Whoever the young girl was that was raging mad at me with her car yesterday, whatever I did to cause you to put your life, my life, and the lives of innocent people in jeopardy, I sincerely apologize.
That 20-minute episode, that could have been easily avoided by me simply pulling over and letting you pass by, cost me more than I could have ever imagined.
By the time I reached my son’s soccer game, the fight or flight chemicals were still surging through my veins. My frustration turned from you to the referee, who miscalled the game and messed up the score resulting in our loss of 5-7 (when she called it 6-2, us, at half)
My frustration and aggravation bled over into a discussion with my wife, who when simply asking me how she should get her hair cut, I barked, “Just cust it however you want it…it’s your hair!”
The “negative epidemic” didn’t end there.
While taking my daughter to a play later that evening, I encountered another obstinate driver who refused to yield the right away to me, almost plowing into to me. (Isn’t it amazing how negativity appears out of nowhere when it’s surging through your own veins.)

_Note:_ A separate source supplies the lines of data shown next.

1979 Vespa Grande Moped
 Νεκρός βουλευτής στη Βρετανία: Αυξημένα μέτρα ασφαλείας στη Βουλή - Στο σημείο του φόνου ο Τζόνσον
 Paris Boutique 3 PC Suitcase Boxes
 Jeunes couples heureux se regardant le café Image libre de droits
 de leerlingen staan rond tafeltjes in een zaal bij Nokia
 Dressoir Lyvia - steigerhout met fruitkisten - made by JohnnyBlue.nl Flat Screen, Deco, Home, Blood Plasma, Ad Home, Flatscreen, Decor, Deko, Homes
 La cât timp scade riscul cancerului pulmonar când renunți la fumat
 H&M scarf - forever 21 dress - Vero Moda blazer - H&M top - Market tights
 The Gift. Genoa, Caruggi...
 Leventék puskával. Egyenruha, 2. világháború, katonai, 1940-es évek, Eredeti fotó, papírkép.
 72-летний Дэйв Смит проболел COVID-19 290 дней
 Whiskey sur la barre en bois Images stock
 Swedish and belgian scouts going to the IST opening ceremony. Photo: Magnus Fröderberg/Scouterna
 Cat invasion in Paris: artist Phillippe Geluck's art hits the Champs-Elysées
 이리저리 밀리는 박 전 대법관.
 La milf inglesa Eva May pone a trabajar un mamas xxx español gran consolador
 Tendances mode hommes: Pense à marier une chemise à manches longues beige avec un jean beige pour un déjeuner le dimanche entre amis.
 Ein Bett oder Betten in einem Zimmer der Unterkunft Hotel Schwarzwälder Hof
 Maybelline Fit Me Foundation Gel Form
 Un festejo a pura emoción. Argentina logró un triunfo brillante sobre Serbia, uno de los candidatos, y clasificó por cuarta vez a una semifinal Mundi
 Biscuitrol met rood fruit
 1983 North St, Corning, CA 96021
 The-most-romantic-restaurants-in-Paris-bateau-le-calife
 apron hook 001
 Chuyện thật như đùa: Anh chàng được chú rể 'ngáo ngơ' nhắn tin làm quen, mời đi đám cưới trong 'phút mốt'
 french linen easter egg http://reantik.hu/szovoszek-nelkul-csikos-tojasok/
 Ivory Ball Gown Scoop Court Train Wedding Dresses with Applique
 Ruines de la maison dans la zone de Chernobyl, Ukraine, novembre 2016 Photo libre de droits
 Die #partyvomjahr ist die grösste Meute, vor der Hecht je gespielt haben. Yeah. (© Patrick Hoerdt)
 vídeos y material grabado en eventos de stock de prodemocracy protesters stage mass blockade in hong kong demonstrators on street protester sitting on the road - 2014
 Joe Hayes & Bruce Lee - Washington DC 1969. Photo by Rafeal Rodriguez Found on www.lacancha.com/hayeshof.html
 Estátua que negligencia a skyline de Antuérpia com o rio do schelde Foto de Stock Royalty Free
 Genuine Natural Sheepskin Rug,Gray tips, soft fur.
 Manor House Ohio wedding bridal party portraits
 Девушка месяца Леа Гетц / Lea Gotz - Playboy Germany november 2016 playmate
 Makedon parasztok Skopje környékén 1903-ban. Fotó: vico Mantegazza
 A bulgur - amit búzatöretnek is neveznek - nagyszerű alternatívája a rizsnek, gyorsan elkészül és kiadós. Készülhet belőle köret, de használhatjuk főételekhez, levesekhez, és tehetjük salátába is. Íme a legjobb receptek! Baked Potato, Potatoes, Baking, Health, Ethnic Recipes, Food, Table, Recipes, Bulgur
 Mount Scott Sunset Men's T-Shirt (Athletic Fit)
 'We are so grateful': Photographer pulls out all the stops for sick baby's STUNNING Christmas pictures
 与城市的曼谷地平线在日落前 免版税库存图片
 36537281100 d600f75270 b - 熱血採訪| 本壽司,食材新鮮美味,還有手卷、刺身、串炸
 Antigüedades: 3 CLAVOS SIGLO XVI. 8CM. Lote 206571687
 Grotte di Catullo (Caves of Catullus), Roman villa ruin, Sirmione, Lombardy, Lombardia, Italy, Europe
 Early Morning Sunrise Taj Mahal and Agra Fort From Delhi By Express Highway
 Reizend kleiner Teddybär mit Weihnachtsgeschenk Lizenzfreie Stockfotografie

Irritability set in, and the rest of the evening I was cranky with my family. I found everything wrong with everyone and everything, and by the time I laid my head on my pillow, even my promise of sweet sleep was robbed from me.
I tossed and turned, wrestling all night with tormenting thoughts and nightmares of being confined and trapped, afraid and struggling, on the run trying to escape. Escape from what? The prison I had created by my choice to open my heart and mind up to, and engage in, negativity!
One 20-minute act of yielding to (allowing someone to get under my skin,) and engaging with negative thoughts and feelings, resulted in more than sixteen hours of negative ‘e coli’ of catastrophic proportion.
One simple act of returning rage for rage launched a war inside of me; releasing a deluge of anger, fear, frustration, hate, restlessness, doubt, worry and discontentment; leaving me powerless and defenseless.
Like a virus, injustice surges through our veins, weakening us until we are powerless.
Whoever the young girl is that was raging mad at me, whatever I did to cause you to put your life, my life and the lives of innocent people in jeopardy, I sincerely apologize, but I also sincerely “Thank you!”
You helped me realize an area of weakness in my soul where my enemy has been sneaking in and stealing my victory.
You didn’t do this to me; you were being used as a pawn by the enemy of my soul, and I fell for it by yielding to, and engaging with, the negativity of the moment.
The very second I opened my mind to what I perceived as an injustice, the rest of the negative plan took over, and ran it’s course disrupting the rest of my day and night.
Thank you for exposing my enemy for me. Because of you I know how to defeat him once and for all.
I wish you peace and goodwill forever more.
Would You Like To Save Your Life?
Would you like to save your life and the lives of other innocent people?
Would you like to defeat the greatest enemy of your soul and go on to live a life of peace, success and happiness?
MOVE OVER AND LET IT PASS BY!
Pay attention to what ignites your fight or flight instinct. At that very moment (which 98% of the time you are in no real present danger, it’s all pride, all ego) CHOOSE to pull over or make a way for whatever is pressing you, trying to cause you to react, to pass you by.
Pull into a parking lot and breathe. Pull into the nearest Starbucks and get a coffee. Pull off the side of the road, (somewhere safe) walk around your car three times, do a quick T-Swift, shake it off move, get back in your car, and go on with your life.
Rage, anger and other deep negative emotions, ignited by road rage, arguments with your spouse, or disagreements with people in general, has been designed and purpose to destroy your life. If the rage doesn’t kill you physically, it will destroy your definite of purpose which will destroy your dreams from the inside out.
Stop engaging with what’s trying to destroy you. Move over and let it pass you by.